The paper says that I can use: $$T^{-1}[W_{n-r}^{T-1}-\bar{W}_{n-r}^{T}T_{-1}][(W_{n-r}^{T}-W_{n-r}^{T-1})-\bar{W}_{n-r}^{T}]'$$
where $W_{n-r}^T=(W_{n-r}^1, W_{n-r}^2,...;W_{n-r}^T)$, being $W_{n-r}^t=\sum_{i=1}^t \epsilon_i$, and each $\epsilon_i$ is $(n-r)$ dimensional normal standard. Then, each $W_{n-r}^t$ is an $(n-r)$- dimensional random walk, and $W_{n-r}^T$ is a colection of random walks that can be used to simulate an $(n-r)$ dimensional standard brownian motion. Also, $W_{n-r}^{T-1}$ are the first $T-1$ observations of $W_{n-r}^T$, $T_1$ is a row vector representing a linear trend running from $1$ to $T-1$, and $\bar{W}_{n-r}^{T}=W_{n-r}^T/T$.
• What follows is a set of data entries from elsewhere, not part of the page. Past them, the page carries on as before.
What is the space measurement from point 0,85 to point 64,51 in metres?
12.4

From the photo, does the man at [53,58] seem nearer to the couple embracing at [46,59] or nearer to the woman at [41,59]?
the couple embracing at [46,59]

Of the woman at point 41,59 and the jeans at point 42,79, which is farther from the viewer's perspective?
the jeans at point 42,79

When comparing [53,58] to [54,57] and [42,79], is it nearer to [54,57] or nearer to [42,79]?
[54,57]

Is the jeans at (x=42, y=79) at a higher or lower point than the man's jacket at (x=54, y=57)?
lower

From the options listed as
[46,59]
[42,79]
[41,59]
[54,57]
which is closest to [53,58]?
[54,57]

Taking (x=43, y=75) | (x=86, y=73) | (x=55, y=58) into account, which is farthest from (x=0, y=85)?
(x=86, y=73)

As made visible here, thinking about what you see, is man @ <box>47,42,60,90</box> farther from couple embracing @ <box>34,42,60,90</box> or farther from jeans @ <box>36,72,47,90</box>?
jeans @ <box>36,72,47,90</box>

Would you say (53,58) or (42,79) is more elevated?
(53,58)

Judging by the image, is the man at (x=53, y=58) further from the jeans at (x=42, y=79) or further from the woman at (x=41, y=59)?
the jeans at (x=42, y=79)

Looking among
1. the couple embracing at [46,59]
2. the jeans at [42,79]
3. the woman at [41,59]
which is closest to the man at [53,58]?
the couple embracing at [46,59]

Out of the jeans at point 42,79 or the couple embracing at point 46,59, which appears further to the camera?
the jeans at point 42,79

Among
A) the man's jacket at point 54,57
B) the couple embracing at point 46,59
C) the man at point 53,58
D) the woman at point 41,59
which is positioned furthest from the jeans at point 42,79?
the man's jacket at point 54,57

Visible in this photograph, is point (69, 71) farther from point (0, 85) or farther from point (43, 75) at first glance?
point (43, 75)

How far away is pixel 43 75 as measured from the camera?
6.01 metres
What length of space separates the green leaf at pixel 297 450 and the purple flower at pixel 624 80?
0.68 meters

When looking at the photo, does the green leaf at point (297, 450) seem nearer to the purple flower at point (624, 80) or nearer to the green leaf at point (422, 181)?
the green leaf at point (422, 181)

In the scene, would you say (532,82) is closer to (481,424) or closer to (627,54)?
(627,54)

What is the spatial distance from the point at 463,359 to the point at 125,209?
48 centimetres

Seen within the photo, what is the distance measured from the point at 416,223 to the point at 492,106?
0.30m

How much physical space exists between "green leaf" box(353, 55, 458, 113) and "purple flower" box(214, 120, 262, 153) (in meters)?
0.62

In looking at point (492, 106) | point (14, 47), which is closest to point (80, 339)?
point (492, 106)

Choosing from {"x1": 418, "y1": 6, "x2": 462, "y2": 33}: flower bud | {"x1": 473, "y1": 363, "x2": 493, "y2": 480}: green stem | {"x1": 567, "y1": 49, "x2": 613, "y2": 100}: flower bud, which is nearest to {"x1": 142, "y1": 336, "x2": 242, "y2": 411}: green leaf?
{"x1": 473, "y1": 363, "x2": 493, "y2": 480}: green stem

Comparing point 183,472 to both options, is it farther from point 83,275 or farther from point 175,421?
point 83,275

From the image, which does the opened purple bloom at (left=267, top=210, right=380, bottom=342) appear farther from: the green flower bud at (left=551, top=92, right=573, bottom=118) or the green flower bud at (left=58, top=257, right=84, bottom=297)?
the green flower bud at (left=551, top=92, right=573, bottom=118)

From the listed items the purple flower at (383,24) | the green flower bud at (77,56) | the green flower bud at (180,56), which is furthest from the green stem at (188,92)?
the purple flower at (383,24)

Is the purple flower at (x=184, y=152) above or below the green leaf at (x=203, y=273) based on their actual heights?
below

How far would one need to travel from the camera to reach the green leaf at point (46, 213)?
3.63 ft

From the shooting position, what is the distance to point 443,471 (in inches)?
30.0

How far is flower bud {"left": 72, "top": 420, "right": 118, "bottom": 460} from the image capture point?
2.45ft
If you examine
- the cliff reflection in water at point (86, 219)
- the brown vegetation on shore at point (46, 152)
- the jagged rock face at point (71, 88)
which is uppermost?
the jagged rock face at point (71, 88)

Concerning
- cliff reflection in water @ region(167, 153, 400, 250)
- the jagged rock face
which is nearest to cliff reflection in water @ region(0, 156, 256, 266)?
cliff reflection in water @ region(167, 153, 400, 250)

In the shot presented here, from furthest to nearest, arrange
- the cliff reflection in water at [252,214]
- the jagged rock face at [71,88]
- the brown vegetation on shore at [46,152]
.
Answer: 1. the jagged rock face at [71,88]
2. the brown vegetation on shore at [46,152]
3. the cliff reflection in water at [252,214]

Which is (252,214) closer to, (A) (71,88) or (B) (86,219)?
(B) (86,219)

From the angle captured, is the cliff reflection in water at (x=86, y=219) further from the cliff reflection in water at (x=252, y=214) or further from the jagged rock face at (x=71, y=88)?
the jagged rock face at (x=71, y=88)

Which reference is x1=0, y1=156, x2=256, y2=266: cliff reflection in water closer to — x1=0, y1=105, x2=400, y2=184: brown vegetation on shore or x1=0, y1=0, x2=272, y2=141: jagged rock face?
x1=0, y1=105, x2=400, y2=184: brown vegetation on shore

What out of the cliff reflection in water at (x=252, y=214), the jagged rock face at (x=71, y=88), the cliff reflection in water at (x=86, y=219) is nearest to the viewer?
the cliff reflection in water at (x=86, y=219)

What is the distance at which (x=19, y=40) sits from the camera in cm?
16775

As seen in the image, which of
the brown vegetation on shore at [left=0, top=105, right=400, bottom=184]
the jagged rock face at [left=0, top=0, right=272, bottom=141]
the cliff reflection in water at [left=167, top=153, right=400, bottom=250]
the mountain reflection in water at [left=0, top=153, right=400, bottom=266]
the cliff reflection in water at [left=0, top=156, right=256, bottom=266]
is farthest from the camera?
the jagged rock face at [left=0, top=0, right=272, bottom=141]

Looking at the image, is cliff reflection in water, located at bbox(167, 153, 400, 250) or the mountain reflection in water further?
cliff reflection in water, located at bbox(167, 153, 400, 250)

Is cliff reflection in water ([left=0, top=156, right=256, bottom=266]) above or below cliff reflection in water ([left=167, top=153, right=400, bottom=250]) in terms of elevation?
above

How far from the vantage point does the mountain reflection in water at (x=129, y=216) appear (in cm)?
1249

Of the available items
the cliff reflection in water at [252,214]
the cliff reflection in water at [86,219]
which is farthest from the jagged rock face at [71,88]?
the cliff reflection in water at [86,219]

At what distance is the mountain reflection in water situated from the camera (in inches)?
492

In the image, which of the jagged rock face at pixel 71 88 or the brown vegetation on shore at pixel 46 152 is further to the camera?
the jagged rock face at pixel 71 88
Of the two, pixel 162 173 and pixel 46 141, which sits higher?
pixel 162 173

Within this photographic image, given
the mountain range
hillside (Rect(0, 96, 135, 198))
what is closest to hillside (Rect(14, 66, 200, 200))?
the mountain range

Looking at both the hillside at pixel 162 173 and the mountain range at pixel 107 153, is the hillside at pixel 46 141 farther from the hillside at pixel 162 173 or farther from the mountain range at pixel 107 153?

When I try to implement the simulation, first I generate $T=1000$, $n-r$-dimensional standard normal $\epsilon$, then I obtain the $(n-r)\times T$ matrix $W_{n-r}^{T}$ but when I try to build $$T^{-1}[W_{n-r}^{T-1}-\bar{W}_{n-r}^{T}T_{-1}]$$ I obtain non-comformable matricial operations. I think that $W_{n-r}^{T-1}$ is $(n-r)\times (T-1)$, $\bar{W}_{n-r}^{T}$ is $(n-r)\times T$ , and $T_{-1}$ is $1\times (T-1)$.
Probably, I didn't understand how to build $\bar{W}_{n-r}^{T}$...I'm so confused!
I would greatly appreciate if someone can help me to discover what I'm doing wrong because I've invested a lot of time searching for some guideline but i only have found how to simulate integrals of brownian motions but not brownian bridges.